** CONSIGNES **
- A) Mettez à jour le passage de l'homélie qui s'ouvre sur les mots « Nous, nous avons » et se termine par « qu’il se dévoile. », en le recopiant avec « jour après jour » remplacé par « semaine après semaine ».
- B) Relevez chaque ligne des enregistrements où figure la chaîne « tree », en tenant compte de la casse.

** TEXTE DE LECTURE **
▶
Homélie Jeudi Saint 2021

 

Jeudi Saint 1er avril 2021

[Carmel ND de Surieu]

Ex 12,1-8.11-14 / Ps 115 (116b) / 1Co 11,23-26 / Jn 13,1-15

 

Ce soir-là, les disciples ont dû être un peu perplexes, peut-être même un peu perdus. Ce qui rejoint la question que Jésus leur pose : « Comprenez-vous ce que je viens de faire pour vous ? »

Si Jésus parle là de ce geste du lavement des pieds, qui normalement est fait par un serviteur et avant le repas, et si ça a pu surprendre les disciples – tous, même si seulement Pierre ose interroger le Maître –, il n’y a pas que cela qui a dû les laisser songeurs et un peu perdus. Je pense aussi à ces paroles sur le pain et le vin que Paul nous a rappelées dans la 2ème lecture, ces paroles sur le corps livré et le sang versé.

C’est sûr que cette année-là, ce jour-là, le rituel de la Pâque fut pour eux bouleversé... Et qu’ont-ils bien pu comprendre ?

Nous, nous avons l’habitude – si je puis dire. On connaît ces paroles – on les entend jour après jour –, et on le connaît ce geste du lavement des pieds ; mais essayons d’imaginer la scène. Qu’ont-ils pu comprendre de ces paroles pour le moins énigmatiques que Jésus prononce et qui ne peuvent prendre sens qu’une fois son corps livré et son sang versé, ce sera demain, sur le bois de la Croix. Et encore, il faudra faire les liens, pour entrer dans ce mystère qui là se dit et s’annonce en même temps qu’il se dévoile.
◀
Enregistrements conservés
▶
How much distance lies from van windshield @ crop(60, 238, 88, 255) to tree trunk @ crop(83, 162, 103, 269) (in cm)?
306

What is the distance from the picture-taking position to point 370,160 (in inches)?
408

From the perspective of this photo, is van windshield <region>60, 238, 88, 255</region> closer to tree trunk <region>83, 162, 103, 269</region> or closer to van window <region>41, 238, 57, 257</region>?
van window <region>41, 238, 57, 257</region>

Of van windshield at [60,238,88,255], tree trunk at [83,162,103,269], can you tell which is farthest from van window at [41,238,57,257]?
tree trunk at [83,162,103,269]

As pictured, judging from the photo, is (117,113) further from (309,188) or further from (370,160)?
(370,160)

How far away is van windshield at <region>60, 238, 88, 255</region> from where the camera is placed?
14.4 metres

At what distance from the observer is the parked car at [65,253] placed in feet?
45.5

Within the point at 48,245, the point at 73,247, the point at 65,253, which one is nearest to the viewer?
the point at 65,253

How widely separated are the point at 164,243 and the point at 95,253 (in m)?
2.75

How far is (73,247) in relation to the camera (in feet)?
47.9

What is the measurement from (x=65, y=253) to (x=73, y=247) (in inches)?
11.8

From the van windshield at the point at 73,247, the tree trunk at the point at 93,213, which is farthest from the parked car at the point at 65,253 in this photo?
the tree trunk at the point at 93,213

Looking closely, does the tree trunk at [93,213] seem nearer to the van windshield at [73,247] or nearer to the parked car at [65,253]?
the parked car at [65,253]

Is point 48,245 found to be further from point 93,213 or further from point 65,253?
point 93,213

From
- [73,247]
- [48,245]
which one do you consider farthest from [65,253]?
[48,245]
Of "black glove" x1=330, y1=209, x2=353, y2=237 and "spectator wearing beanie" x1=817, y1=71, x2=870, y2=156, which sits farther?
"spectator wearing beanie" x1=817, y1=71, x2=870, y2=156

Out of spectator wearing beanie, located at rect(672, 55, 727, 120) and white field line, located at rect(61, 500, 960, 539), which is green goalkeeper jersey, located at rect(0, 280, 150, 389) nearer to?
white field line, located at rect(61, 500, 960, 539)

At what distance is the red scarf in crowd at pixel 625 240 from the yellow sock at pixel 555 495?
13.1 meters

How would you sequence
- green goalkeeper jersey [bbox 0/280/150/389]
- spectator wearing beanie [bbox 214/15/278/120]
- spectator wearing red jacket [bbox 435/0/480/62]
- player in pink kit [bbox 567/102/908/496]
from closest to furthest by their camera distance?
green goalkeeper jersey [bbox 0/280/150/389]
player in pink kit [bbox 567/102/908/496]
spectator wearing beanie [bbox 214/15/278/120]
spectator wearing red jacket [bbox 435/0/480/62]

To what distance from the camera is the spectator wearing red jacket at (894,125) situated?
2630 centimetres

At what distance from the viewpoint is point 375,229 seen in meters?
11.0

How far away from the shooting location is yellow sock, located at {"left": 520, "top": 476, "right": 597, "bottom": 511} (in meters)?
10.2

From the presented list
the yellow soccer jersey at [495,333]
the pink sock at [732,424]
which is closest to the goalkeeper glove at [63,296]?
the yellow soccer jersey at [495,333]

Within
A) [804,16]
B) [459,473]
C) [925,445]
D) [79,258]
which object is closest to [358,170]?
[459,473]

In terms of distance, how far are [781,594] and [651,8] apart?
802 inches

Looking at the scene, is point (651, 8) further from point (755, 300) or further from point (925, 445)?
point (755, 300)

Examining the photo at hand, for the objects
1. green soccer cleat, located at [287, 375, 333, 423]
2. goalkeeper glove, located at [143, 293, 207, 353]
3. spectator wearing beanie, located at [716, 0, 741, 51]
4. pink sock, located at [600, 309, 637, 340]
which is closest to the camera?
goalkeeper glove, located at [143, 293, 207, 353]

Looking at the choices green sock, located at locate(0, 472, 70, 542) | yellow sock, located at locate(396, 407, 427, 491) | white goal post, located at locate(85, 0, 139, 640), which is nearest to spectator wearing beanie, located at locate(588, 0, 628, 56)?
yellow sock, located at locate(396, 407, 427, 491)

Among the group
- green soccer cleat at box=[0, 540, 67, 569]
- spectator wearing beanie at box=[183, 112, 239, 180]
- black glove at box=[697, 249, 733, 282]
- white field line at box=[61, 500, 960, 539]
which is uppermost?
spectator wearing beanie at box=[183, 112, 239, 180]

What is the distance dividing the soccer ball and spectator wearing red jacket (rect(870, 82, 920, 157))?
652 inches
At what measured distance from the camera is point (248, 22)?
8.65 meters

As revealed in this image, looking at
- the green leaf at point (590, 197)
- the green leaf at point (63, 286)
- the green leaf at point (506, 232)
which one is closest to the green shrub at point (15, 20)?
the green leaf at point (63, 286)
◀
** LES RÉPONSES **
- A)
Nous, nous avons l’habitude – si je puis dire. On connaît ces paroles – on les entend semaine après semaine –, et on le connaît ce geste du lavement des pieds ; mais essayons d’imaginer la scène. Qu’ont-ils pu comprendre de ces paroles pour le moins énigmatiques que Jésus prononce et qui ne peuvent prendre sens qu’une fois son corps livré et son sang versé, ce sera demain, sur le bois de la Croix. Et encore, il faudra faire les liens, pour entrer dans ce mystère qui là se dit et s’annonce en même temps qu’il se dévoile.

- B)
How much distance lies from van windshield @ crop(60, 238, 88, 255) to tree trunk @ crop(83, 162, 103, 269) (in cm)?
From the perspective of this photo, is van windshield <region>60, 238, 88, 255</region> closer to tree trunk <region>83, 162, 103, 269</region> or closer to van window <region>41, 238, 57, 257</region>?
Of van windshield at [60,238,88,255], tree trunk at [83,162,103,269], can you tell which is farthest from van window at [41,238,57,257]?
tree trunk at [83,162,103,269]
From the van windshield at the point at 73,247, the tree trunk at the point at 93,213, which is farthest from the parked car at the point at 65,253 in this photo?
the tree trunk at the point at 93,213
Looking closely, does the tree trunk at [93,213] seem nearer to the van windshield at [73,247] or nearer to the parked car at [65,253]?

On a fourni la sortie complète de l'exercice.